Having taken on the major challenge presented by the data during the second quarter, they were not entirely out of the woods once the third quarter began. As the YODA Project continued to track down and send them the missing data sets they’d requested, incorporating the new data at this late stage often came with unsettling consequences for results they believed were certain.

“It actually became a little exhausting,” Trevor said about the experience of writing and re-writing their capstone report to accommodate the new data. “But it was a great lesson, too. That’s what happens in data science work. No matter what you do, the variables and conclusions are liable to change at any time as new data come in. It’s definitely part of the value of the capstone project that you come away with lessons like that.”

In the end, they concluded that a high dosage of azathioprine had more cases of remission than low dosages of azathioprine in combination therapy.
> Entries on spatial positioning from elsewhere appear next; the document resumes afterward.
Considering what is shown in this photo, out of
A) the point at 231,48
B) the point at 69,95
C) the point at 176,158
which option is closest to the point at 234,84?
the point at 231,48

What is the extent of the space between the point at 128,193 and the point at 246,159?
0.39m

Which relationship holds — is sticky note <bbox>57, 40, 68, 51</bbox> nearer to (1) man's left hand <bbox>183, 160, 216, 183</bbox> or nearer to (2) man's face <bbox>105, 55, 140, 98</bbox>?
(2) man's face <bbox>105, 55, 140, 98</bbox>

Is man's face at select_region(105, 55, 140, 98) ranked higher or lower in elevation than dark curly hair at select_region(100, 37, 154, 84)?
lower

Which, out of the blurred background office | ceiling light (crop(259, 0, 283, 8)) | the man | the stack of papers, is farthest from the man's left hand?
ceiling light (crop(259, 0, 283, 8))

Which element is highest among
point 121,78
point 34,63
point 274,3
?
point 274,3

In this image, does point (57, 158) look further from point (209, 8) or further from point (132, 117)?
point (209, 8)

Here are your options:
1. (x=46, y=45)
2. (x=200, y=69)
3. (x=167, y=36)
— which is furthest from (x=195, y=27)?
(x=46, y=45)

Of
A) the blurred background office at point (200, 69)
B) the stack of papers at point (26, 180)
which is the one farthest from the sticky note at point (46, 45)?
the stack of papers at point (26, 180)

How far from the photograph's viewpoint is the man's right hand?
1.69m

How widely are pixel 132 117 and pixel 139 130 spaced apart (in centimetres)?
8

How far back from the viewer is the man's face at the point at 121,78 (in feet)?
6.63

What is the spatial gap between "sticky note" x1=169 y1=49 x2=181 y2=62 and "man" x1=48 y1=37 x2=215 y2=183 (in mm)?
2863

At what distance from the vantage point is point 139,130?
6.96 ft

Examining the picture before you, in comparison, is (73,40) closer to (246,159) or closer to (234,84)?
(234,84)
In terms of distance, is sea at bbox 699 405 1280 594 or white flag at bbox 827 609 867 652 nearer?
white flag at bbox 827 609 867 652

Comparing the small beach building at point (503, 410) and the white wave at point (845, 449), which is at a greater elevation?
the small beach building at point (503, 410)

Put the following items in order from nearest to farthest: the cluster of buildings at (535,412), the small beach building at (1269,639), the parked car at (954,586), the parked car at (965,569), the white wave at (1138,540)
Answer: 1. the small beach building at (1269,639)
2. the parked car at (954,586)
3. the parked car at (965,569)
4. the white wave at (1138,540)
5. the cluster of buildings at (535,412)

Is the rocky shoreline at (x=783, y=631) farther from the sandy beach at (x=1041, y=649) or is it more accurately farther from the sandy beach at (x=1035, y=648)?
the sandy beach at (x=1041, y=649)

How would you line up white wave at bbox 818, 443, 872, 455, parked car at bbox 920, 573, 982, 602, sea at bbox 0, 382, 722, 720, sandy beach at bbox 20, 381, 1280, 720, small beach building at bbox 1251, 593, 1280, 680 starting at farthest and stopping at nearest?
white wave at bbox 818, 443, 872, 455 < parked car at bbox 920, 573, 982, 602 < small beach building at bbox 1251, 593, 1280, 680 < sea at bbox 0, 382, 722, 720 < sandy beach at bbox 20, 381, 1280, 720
But, these results may be due to a different reason than they’d originally anticipated. Based on previous clinical trials investigating the efficacy of combination therapy, they expected to find that azathioprine would increase blood levels of infliximab. However, their results showed that there may be other explanations, which led Erika and Trevor to speculate about their findings, as well as future next steps. 

“I believe we used the data we had to its full potential,” Erika said. “As for what the next step could be, ideally a prospective clinical trial could be developed using uniform data capture practices. But securing the necessary funding and time isn’t easy, so, in lieu of that path, tracking down the missing data sets could be another way to yield additional significant results.”